- [Extrait retenu]:
OpenAI a dû se rendre à l’évidence : son outil de détection des textes écrits par des systèmes d’intelligence artificielle (IA) est vraiment trop médiocre pour être conservé. L’entreprise américaine, célèbre dans le monde entier pour avoir conçu ChatGPT, a donc décidé de l’abandonner, en attendant de pouvoir inventer un bien meilleur outil.
« À compter du 20 juillet 2023, le classificateur d’IA n’est plus disponible en raison de son faible taux de précision », prévient un message d’avertissement rajouté sur la page de présentation de l’outil. Un changement passé un temps inaperçu, avant que la presse américaine la découvre, à l’image de Decrypt et d’Ars Technica.
Un retrait, donc, mais pas un abandon des recherches. « Nous nous efforçons d’intégrer les commentaires et recherchons actuellement des techniques plus efficaces d’identification de l’origine des textes, et nous nous sommes engagés à développer et à déployer des mécanismes permettant aux utilisateurs de comprendre si le contenu audio ou visuel est généré par l’IA. »
Présenté le 31 janvier, le système a été opérationnel pendant six mois. Dès le début, OpenAI avait conseillé de modérer ses espoirs : Classifier « identifie correctement 26 % des textes écrits par IA comme étant ‘probablement écrit par des IA’ », ce qui est non seulement un taux de détection extrêmement bas, mais aussi hautement incertain — les 26 % ne sont pas garantis.
Peu fiable concernant les textes générés par des IA, Classifier rencontrait aussi des difficultés pour étiqueter correctement les écrits de vraies personnes. Dans presque un cas sur dix (9 %), Classifier se trompait. Autre limite : la langue. Déjà par terrible en anglais, Classifier perdait encore plus en justesse sur des textes dans d’autres langues.
Peut-on vraiment détecter un texte généré avec une IA ?
L’échec d’OpenAI avec Classifier n’est pas de très bon augure : si même une société aussi avancée dans l’intelligence artificielle qu’OpenAI échoue à mettre au point un mécanisme sur lequel on peut compter, quelle autre pointure du secteur le pourra ? Jusqu’à présent, aucun dispositif de détection n’a émergé comme la solution définitive à des contenus artificiels.

- [Consigne 1]:
Répondez aux questions suivantes à partir de l'extrait sur Classifier.
(a) À partir de quelle date le classificateur d'IA n'est-il plus disponible ?
(b) À quelle date le système a-t-il été présenté ?
(c) Dans quelle proportion Classifier se trompait-il sur les écrits de vraies personnes ?
- [Consigne 2]: Substituez « AI Classifier » à « Classifier » dans le segment de l'extrait sur Classifier qui va de « Peu fiable concernant » jusqu'à « des contenus artificiels. », puis recopiez ce segment.
- [Consigne 3]: Relevez tous les noms propres d'entreprises, de produits et de médias cités dans l'extrait sur Classifier.
Les lignes qui suivent ne jouent aucun rôle ici.

[Données de raisonnement sur la géométrie de scènes]
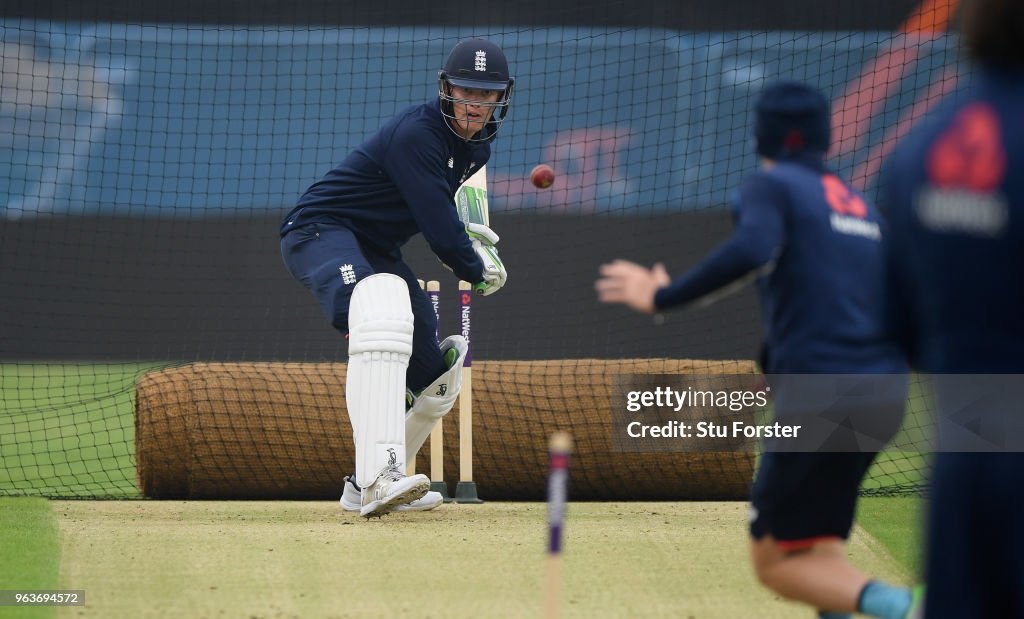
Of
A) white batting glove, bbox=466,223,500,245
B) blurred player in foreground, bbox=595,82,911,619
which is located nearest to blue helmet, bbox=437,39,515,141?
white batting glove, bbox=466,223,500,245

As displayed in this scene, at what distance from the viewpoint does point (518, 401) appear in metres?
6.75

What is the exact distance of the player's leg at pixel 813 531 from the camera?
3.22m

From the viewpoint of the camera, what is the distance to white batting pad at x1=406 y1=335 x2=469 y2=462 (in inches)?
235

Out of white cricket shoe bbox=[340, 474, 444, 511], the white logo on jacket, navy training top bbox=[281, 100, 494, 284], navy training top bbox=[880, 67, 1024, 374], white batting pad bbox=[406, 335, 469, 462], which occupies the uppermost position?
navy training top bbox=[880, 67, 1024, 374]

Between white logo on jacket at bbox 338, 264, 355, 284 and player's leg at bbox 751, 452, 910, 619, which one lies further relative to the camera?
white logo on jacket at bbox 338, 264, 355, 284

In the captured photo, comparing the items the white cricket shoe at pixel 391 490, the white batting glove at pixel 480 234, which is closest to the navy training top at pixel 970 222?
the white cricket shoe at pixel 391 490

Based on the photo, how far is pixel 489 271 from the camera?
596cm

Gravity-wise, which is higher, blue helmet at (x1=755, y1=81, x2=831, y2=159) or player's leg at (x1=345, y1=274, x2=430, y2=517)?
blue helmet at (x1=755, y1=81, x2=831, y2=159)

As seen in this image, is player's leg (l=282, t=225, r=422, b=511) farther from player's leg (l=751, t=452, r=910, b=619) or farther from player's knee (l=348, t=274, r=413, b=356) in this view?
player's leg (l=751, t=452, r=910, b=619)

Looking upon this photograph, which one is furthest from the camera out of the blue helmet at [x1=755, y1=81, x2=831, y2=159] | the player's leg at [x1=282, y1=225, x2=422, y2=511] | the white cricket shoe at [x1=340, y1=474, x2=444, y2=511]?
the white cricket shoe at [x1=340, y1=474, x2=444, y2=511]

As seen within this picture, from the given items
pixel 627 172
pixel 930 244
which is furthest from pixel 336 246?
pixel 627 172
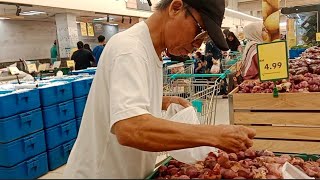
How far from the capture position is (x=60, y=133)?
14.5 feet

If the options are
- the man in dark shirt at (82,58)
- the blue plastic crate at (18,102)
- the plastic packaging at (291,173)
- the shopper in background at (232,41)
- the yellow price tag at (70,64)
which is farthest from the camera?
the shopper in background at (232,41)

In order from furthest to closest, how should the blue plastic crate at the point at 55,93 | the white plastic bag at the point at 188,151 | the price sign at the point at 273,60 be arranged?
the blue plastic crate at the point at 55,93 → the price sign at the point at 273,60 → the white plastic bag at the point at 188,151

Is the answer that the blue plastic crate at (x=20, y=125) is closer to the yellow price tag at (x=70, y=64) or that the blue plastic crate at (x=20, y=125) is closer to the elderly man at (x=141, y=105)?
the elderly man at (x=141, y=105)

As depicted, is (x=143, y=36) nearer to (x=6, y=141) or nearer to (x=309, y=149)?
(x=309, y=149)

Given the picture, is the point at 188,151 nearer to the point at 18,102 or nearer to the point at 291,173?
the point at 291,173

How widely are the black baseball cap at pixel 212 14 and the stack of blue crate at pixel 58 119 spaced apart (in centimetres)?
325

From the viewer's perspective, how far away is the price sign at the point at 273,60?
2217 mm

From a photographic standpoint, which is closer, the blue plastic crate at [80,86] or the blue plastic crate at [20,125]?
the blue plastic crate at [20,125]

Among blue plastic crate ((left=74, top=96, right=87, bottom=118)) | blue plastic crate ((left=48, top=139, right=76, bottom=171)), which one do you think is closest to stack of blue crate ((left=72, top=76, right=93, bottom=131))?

--

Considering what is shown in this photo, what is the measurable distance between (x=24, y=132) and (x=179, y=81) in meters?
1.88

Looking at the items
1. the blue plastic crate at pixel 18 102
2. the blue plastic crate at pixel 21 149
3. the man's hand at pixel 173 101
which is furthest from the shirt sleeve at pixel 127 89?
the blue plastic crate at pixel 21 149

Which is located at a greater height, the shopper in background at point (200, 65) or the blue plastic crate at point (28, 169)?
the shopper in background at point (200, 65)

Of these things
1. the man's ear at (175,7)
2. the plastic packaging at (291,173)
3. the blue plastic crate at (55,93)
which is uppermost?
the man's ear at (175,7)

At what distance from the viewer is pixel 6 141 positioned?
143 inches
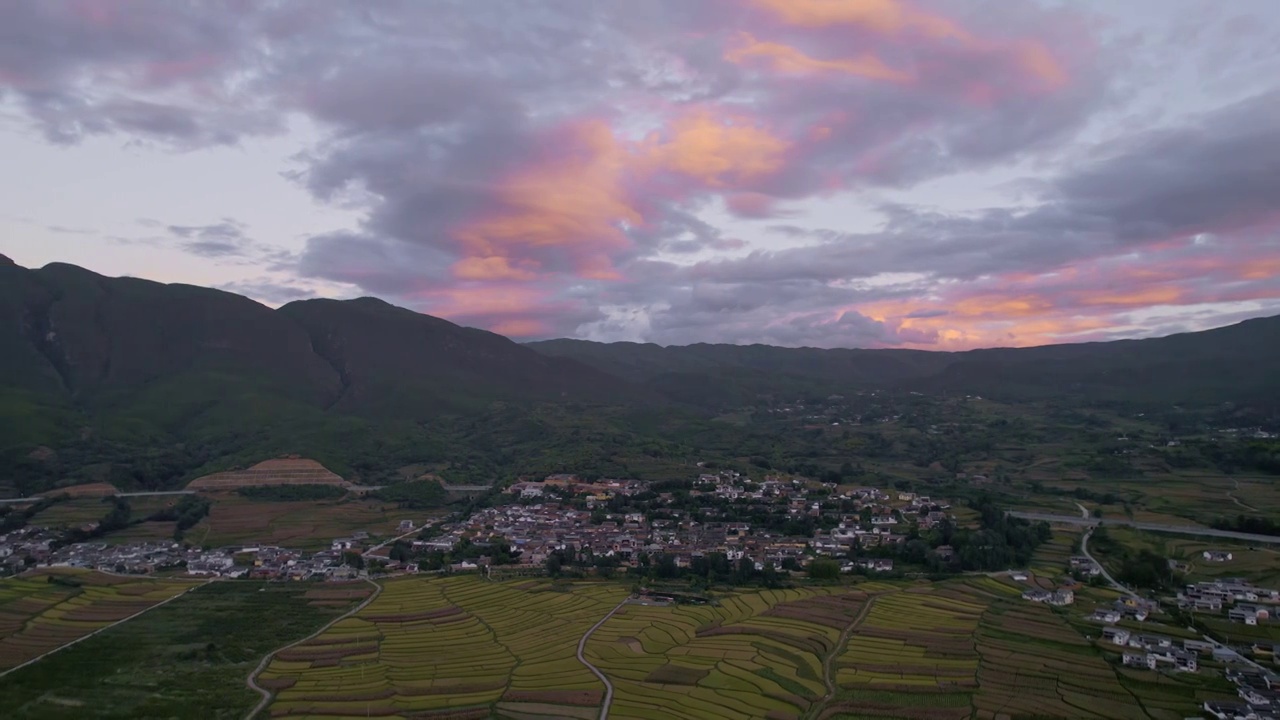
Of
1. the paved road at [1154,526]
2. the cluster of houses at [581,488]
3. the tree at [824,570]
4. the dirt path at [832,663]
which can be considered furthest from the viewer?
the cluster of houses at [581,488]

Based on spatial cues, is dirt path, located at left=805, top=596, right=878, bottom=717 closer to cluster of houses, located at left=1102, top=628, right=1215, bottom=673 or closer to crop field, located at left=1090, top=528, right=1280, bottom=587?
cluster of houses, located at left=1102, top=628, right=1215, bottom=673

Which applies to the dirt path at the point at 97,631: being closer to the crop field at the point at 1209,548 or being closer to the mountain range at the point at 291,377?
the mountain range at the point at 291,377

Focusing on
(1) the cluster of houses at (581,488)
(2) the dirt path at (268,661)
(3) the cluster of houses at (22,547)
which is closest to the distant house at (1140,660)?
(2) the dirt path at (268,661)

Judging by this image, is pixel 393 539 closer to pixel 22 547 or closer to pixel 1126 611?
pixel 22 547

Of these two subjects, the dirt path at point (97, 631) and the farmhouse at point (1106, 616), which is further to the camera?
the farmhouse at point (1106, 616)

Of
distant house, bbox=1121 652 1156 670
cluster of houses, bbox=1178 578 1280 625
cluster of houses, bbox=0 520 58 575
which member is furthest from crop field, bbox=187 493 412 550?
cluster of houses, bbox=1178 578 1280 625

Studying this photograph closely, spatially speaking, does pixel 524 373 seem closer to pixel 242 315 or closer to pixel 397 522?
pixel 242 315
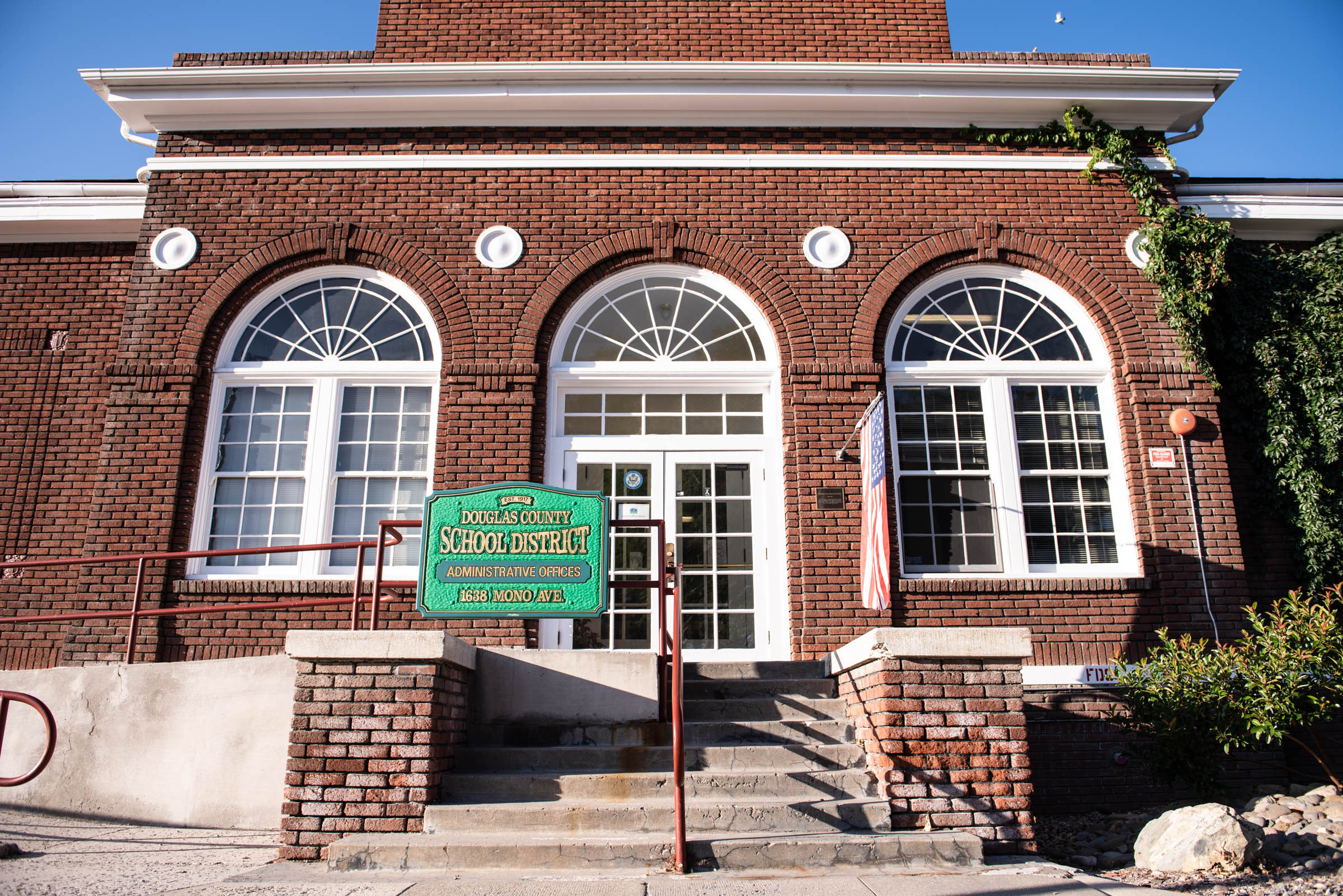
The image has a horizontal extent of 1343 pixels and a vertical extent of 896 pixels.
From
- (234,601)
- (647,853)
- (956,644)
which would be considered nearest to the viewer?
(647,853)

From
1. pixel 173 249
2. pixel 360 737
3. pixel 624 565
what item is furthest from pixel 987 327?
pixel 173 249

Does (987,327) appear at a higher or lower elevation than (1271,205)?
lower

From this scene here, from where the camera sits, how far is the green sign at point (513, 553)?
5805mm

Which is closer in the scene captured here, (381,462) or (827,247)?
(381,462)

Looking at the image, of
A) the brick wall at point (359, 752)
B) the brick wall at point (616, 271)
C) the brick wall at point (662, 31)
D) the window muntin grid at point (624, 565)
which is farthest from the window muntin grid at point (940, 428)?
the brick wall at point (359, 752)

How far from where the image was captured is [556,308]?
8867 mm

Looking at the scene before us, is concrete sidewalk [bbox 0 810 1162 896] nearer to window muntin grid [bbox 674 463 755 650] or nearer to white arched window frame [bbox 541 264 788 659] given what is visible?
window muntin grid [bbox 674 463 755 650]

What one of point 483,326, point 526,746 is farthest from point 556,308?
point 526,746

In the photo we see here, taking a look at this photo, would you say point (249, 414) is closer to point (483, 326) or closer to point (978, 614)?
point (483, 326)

==

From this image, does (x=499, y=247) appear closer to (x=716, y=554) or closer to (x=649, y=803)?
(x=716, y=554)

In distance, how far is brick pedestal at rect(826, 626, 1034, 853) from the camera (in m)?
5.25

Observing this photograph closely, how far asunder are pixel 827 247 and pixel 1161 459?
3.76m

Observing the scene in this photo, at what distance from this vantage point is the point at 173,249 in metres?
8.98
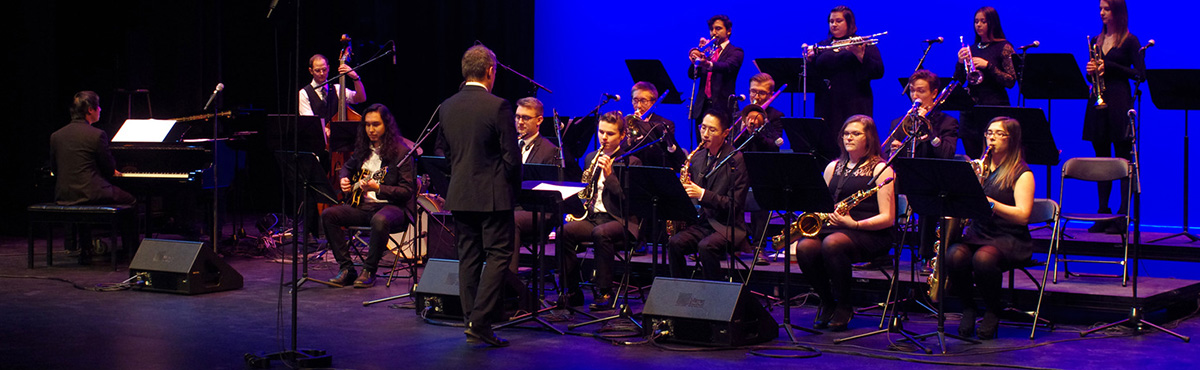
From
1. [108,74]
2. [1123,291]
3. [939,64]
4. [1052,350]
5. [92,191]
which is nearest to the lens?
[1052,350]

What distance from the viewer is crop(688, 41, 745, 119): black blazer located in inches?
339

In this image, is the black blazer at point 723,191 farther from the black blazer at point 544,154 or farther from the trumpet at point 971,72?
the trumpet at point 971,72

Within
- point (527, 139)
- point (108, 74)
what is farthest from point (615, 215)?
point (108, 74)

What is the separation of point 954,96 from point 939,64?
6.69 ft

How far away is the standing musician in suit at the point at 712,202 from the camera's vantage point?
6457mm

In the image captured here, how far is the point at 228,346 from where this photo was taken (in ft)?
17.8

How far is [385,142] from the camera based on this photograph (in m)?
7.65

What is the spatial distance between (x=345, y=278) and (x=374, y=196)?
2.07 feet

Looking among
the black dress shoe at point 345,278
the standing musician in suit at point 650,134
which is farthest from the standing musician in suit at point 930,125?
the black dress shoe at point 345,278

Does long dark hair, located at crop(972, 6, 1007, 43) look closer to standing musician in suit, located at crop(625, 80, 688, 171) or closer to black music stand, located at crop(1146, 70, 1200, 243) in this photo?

- [Réponse 1]:
(a) À compter du 20 juillet 2023.
(b) Le 31 janvier.
(c) Dans presque un cas sur dix (9 %).

- [Réponse 2]:
Peu fiable concernant les textes générés par des IA, AI Classifier rencontrait aussi des difficultés pour étiqueter correctement les écrits de vraies personnes. Dans presque un cas sur dix (9 %), AI Classifier se trompait. Autre limite : la langue. Déjà par terrible en anglais, AI Classifier perdait encore plus en justesse sur des textes dans d’autres langues.
Peut-on vraiment détecter un texte généré avec une IA ?
L’échec d’OpenAI avec AI Classifier n’est pas de très bon augure : si même une société aussi avancée dans l’intelligence artificielle qu’OpenAI échoue à mettre au point un mécanisme sur lequel on peut compter, quelle autre pointure du secteur le pourra ? Jusqu’à présent, aucun dispositif de détection n’a émergé comme la solution définitive à des contenus artificiels.

- [Réponse 3]: OpenAI, ChatGPT, Decrypt, Ars Technica, Classifier